(Data items)

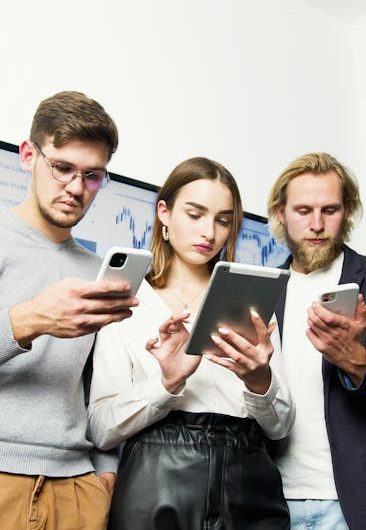 Займы под залог недвижимости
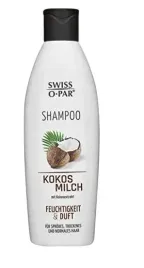 swiss-o-par-szampon-kokos-i-mleko-250ml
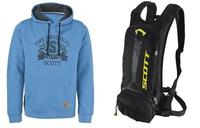 Ideas Scott para el día del padre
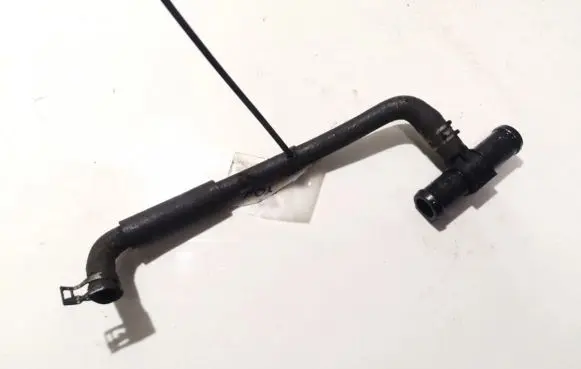 Mazda 3 I Engine coolant pipe/hose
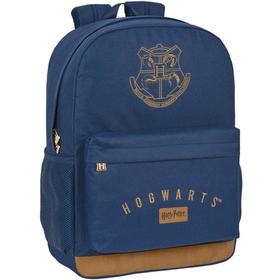 mochila-adapt-a-carro-harry-potter-magical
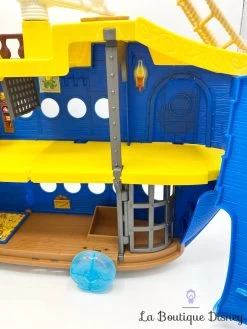 Jouet Figurines Bateau Peter Pan Disneyland Disney Mattel Ensemble De Jeu Crochet Wendy Crocodile Mouche 19 Jouet Figurines Bateau Peter Pan Disneyland Disney Mattel Ensemble De Jeu Crochet Wendy Crocodile Mouche -Disney jouet bateau peter pan figurines playset disney store mattel wendy crochet mouche crocodile 14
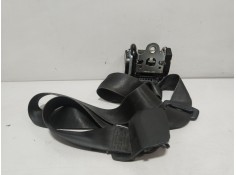 Recambio de cinturon seguridad delantero izquierdo para opel combo furgoneta/monovolumen (x12) 1.3 cdti (b05) referencia OEM IAM 2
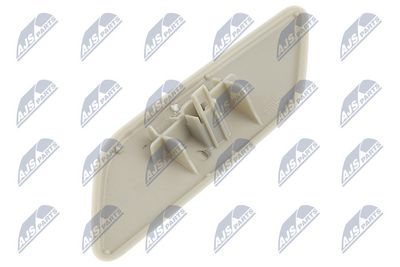 EDS-WW-098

*Required action*. Quote, without alteration, the lines running from the line containing "Mazda 3 I Engine coolant pipe/hose" to the last line of the entries, and include no pictures.

*Your response*.
 Mazda 3 I Engine coolant pipe/hose
 mochila-adapt-a-carro-harry-potter-magical
 Jouet Figurines Bateau Peter Pan Disneyland Disney Mattel Ensemble De Jeu Crochet Wendy Crocodile Mouche 19 Jouet Figurines Bateau Peter Pan Disneyland Disney Mattel Ensemble De Jeu Crochet Wendy Crocodile Mouche -Disney jouet bateau peter pan figurines playset disney store mattel wendy crochet mouche crocodile 14
 Recambio de cinturon seguridad delantero izquierdo para opel combo furgoneta/monovolumen (x12) 1.3 cdti (b05) referencia OEM IAM 2
 EDS-WW-098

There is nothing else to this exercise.